Seems it is a week for thinking about time. Perhaps it’s the heat, which slows the afternoons to a thickness, reminding us of the elasticity of hours. Or perhaps the long days of summer leave us more light to read and think. Whatever the reason, in the past few days for me have brought a confluence of aesthetics of time.
This visualization is a fitting place to start. A piece by the designer Nicolas Troncoso, Colordar represents the average temperature of Helsinki over the course of 2010 by color. There is something satisfying and joyful about seeing the year represented this way, the intensity of the summer and winter tempered by the mildness of the transitional seasons. Of course there is a natural relationship between temperature and color, evident in the way we refer to colors as cool and warm, that makes this visualization feel perfectly natural. It is another type of color language, akin to the ones I have written about in the past, distilling the ambience of time. It might be fun to do this with other geographies (equatorial, desert, polar) as well, nested as concentric circles for comparison, to see space, temperature, and time all at once.

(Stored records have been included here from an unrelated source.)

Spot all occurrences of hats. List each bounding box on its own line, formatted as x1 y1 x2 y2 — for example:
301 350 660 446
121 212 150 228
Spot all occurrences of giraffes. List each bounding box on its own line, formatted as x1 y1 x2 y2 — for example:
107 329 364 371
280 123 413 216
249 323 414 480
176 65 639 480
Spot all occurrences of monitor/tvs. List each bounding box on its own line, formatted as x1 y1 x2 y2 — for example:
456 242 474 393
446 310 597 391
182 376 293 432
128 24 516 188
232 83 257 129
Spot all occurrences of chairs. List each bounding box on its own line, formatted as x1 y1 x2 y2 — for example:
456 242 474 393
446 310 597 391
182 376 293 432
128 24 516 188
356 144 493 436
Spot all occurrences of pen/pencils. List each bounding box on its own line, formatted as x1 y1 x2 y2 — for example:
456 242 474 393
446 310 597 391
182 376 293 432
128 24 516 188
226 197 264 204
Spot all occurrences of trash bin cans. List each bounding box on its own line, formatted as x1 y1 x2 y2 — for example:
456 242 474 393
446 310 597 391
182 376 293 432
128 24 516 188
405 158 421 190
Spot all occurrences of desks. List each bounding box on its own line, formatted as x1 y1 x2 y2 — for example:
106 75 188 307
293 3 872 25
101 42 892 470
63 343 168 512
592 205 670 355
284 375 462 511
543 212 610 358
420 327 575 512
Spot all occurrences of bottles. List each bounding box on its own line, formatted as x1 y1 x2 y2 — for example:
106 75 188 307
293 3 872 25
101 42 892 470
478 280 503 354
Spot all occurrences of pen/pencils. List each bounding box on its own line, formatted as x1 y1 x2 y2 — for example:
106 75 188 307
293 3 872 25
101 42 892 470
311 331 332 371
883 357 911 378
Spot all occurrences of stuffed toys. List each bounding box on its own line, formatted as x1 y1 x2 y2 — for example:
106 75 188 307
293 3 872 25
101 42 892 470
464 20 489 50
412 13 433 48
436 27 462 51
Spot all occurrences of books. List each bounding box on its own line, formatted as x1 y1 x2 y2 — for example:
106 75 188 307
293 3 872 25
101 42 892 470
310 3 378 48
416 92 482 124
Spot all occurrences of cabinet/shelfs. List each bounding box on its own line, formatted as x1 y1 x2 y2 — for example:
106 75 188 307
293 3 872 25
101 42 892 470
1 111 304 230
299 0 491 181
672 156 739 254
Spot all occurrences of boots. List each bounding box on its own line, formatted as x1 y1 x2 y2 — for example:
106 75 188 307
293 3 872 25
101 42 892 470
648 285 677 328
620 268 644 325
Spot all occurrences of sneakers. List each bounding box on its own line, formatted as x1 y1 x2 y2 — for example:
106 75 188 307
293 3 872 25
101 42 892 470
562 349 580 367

If color here is an output of our experience of time, in other ways color serves as an input, a language that communicates time to our body and brain. We know that the color of light changes through the course of the day, the short-wave bluish rays of the early hours giving way to the longer wavelength light that gives the sunset its rosy hue. But what research now suggests (as reported in a recent article in the NYT) is that these color signals are the basis for our body’s regulation of Circadian rhythms. In other words, our eyes tell time by color.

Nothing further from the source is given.